4年ぶりの新作。アーティスト名の表記のあり方からは、シンプルにELOと名乗れない大人の事情が垣間見えるが、実のところ、ごく一部の付加的な楽器以外はすべてジェフ・リン自身が演奏しており、歌やコーラスも含めてほぼ彼の自作自演。しかも制作現場は、彼の自宅スタジオ。ここまでくると、彼の名前の後に付いている所有格の“S”は実は“IS”の略で、彼とELOがイコールの関係であることを示しているのではないか、とさえ思えてくる。

日本では「ELOって今もあるの?」という人のほうが一般的には多いのだろうが、イギリス本国のみならず欧米における人気ぶりは今も絶大なもので、近年でも大規模なスタジアム公演やアリーナ・ツアーを成功させている。筆者は幸運にも昨年10月にロンドンのO2アリーナでの公演を目撃する機会に恵まれたが、老若男女で超満員の盛況ぶりには驚かされたし、ほぼELOの代表曲のオンパレードというショウ自体も、退屈とは完全に無縁のものだった。ときどき知らない曲が聴こえてきても、何故か長年にわたり親しんできたもののように感じられてしまうマジックに酔わされたものだ。

そして実は、このアルバムにも同じような魔法がかけられている。収録曲すべてが純然たる新曲であるはずなのに、聴き始めた途端に愛着が湧いてきて、二回目からはサビを口ずさみながら聴いている自分に気付かされるのだ。しかも普通に主旋律を歌うのではなくハーモニーを付けていたりする始末。何が言いたいのかといえば、とにかく70年代のELOそのままと言っていい楽曲がぎっしりと詰め込まれていて、『オーロラの救世主』(1976年)や『アウト・オブ・ザ・ブルー』(1977年)などと並べて聴いても遜色/違和感がなく、しかも陳腐なセルフ・パロディには陥っていないということ。そして「ビートルズとクラシックの融合」などと形容されてきたELOの音楽が、聴き手側の「ハモリたい欲求」を刺激せずにおかないものだということだ。そんな“ひとりELO”に花を添えているのが、近年もジェフと活動を共にしていて、ELOでの彼との付き合いが誰よりも長いリチャード・タンディ(ピアノ)だったりするのも、なかなか素敵だ。

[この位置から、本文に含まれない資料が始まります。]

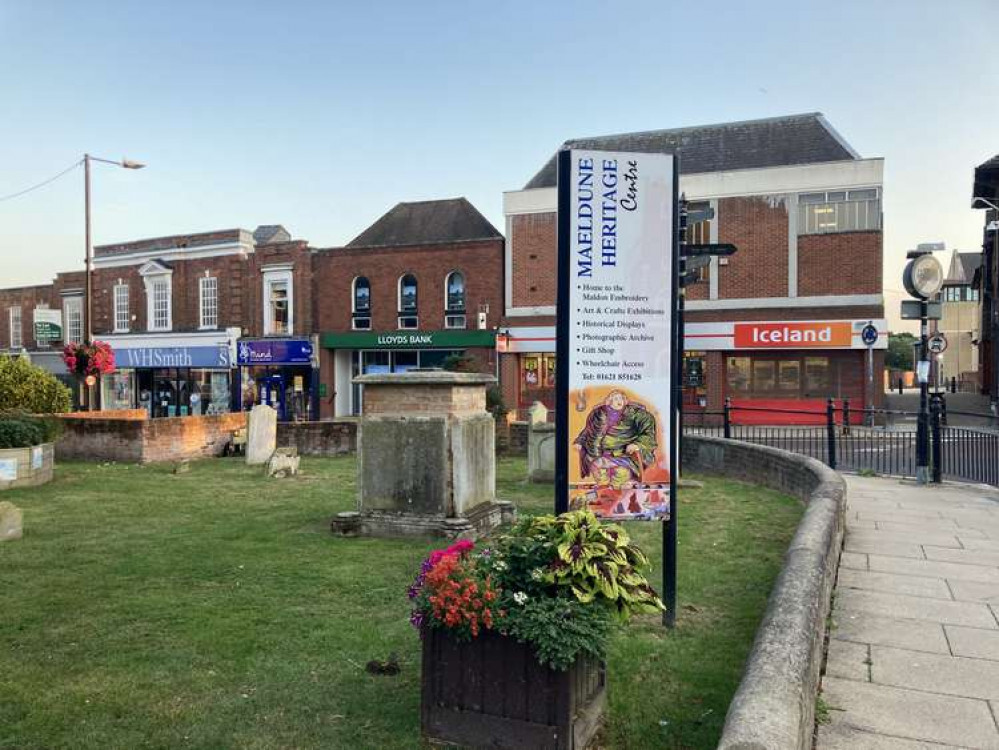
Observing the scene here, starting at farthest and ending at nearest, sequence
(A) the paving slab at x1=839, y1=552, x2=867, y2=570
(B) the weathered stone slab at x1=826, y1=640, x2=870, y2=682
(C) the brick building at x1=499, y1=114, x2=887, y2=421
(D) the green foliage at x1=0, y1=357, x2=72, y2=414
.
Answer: (C) the brick building at x1=499, y1=114, x2=887, y2=421 → (D) the green foliage at x1=0, y1=357, x2=72, y2=414 → (A) the paving slab at x1=839, y1=552, x2=867, y2=570 → (B) the weathered stone slab at x1=826, y1=640, x2=870, y2=682

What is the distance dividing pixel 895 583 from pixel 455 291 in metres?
26.5

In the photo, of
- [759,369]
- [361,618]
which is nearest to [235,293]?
[759,369]

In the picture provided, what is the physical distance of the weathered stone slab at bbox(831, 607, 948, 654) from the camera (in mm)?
4605

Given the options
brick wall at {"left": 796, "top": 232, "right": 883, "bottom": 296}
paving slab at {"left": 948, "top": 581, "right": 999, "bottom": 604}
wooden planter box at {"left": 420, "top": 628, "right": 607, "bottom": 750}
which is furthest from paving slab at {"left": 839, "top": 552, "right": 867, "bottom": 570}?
brick wall at {"left": 796, "top": 232, "right": 883, "bottom": 296}

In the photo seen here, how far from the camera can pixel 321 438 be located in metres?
16.8

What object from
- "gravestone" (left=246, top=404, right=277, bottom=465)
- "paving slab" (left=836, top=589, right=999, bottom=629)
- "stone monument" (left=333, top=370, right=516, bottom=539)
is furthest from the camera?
"gravestone" (left=246, top=404, right=277, bottom=465)

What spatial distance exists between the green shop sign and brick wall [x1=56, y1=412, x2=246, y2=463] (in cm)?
1546

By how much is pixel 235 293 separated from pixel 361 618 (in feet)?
108

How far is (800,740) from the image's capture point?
2.75 metres

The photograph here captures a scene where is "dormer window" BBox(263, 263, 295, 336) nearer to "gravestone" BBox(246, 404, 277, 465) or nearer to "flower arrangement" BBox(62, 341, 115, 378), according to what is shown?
"flower arrangement" BBox(62, 341, 115, 378)

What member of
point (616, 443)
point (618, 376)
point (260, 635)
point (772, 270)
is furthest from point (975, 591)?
point (772, 270)

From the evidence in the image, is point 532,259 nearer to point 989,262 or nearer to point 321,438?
point 321,438

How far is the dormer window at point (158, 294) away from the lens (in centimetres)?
3738

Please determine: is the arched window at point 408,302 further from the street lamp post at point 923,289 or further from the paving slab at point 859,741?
the paving slab at point 859,741
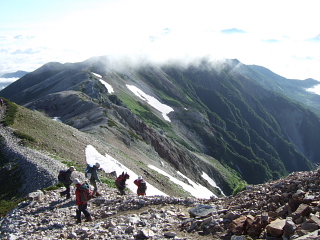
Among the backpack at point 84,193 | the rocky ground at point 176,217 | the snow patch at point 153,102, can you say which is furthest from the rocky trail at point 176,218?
the snow patch at point 153,102

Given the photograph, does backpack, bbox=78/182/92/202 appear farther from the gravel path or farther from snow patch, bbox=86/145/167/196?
snow patch, bbox=86/145/167/196

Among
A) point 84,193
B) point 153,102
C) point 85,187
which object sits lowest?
point 153,102

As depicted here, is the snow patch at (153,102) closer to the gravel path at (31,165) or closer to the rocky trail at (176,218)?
the gravel path at (31,165)

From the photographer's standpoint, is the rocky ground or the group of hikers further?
the group of hikers

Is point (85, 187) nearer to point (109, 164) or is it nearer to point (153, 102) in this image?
point (109, 164)

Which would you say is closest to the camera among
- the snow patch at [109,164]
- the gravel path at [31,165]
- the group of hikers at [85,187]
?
the group of hikers at [85,187]

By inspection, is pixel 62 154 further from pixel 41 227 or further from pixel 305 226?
pixel 305 226

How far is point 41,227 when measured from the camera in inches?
675

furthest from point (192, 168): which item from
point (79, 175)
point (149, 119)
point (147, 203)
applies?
point (147, 203)

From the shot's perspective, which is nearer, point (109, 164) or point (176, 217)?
point (176, 217)

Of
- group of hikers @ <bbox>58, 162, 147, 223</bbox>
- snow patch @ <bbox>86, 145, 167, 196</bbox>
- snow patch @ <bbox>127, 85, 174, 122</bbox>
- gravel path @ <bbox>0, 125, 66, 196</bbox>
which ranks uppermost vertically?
group of hikers @ <bbox>58, 162, 147, 223</bbox>

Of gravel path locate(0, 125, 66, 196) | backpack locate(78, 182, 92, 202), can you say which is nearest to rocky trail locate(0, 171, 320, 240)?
backpack locate(78, 182, 92, 202)

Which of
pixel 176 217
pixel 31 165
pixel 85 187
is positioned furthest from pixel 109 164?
pixel 176 217

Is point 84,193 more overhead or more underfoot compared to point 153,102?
more overhead
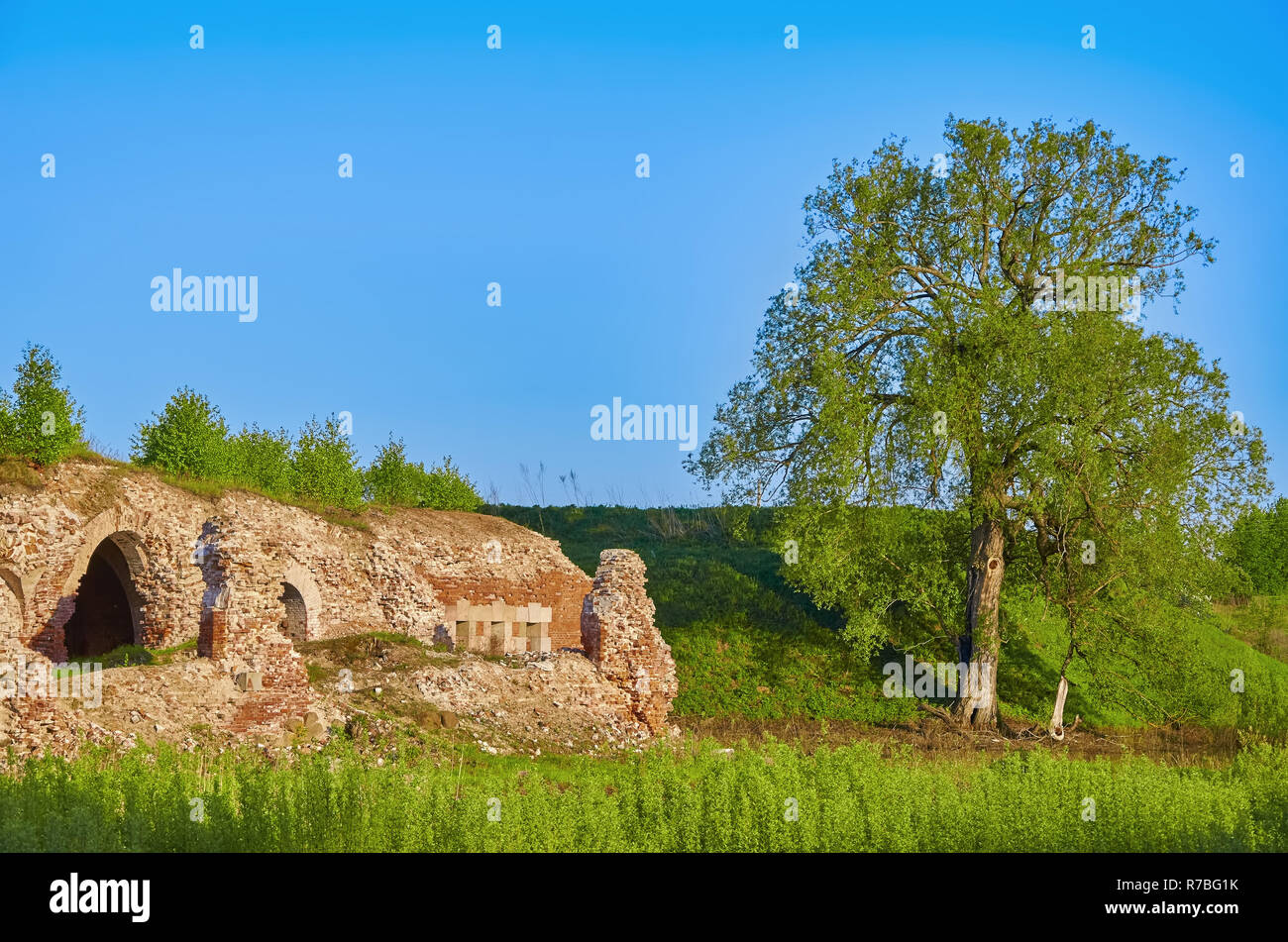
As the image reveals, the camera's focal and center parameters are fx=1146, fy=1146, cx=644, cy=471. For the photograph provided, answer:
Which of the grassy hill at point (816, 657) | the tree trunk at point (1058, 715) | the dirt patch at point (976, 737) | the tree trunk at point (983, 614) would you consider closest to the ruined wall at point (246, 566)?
the grassy hill at point (816, 657)

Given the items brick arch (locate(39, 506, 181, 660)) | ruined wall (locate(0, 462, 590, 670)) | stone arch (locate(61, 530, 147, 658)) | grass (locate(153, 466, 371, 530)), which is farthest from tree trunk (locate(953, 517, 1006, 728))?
stone arch (locate(61, 530, 147, 658))

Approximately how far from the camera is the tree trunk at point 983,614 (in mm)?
27766

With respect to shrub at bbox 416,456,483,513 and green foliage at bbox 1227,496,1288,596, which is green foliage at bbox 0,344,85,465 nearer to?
shrub at bbox 416,456,483,513

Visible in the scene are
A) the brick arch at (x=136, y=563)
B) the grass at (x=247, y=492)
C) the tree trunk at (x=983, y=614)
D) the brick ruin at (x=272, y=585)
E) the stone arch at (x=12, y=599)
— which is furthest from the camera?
the tree trunk at (x=983, y=614)

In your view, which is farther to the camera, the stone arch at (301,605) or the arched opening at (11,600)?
the stone arch at (301,605)

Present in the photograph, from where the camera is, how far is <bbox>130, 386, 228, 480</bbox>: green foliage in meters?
28.4

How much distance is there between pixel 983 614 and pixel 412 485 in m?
18.0

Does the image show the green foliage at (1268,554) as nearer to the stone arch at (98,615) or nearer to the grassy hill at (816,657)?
the grassy hill at (816,657)

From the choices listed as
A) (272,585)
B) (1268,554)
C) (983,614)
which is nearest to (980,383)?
(983,614)

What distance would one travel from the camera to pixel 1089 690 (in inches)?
1308

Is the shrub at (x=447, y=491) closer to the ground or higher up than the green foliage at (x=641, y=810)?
higher up

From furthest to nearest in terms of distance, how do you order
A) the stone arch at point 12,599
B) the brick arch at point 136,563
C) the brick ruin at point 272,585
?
1. the brick arch at point 136,563
2. the stone arch at point 12,599
3. the brick ruin at point 272,585

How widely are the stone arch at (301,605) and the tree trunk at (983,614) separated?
1583cm
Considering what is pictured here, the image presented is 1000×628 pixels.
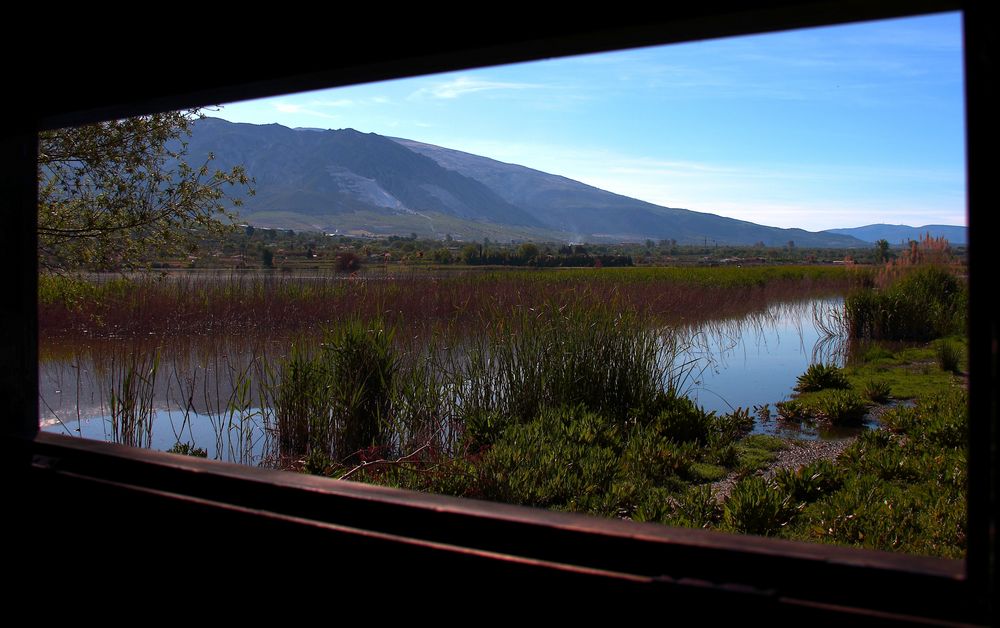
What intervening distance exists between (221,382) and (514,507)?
8700mm

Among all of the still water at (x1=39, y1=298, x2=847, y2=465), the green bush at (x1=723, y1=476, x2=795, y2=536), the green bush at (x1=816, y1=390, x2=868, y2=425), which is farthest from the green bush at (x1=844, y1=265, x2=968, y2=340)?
the green bush at (x1=723, y1=476, x2=795, y2=536)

世代的な理由などから、ビートルズ自体よりも、ビートルズの影響下にあるバンドに、より強い思い入れを抱いているという音楽ファンは少なくないはずだが(実は筆者もそんなひとりだ)、そうした人たちはもちろん、「ELOって何なの?」という世代にも薦めたい、親しみやすさ抜群の最新名盤である。 (増田勇一)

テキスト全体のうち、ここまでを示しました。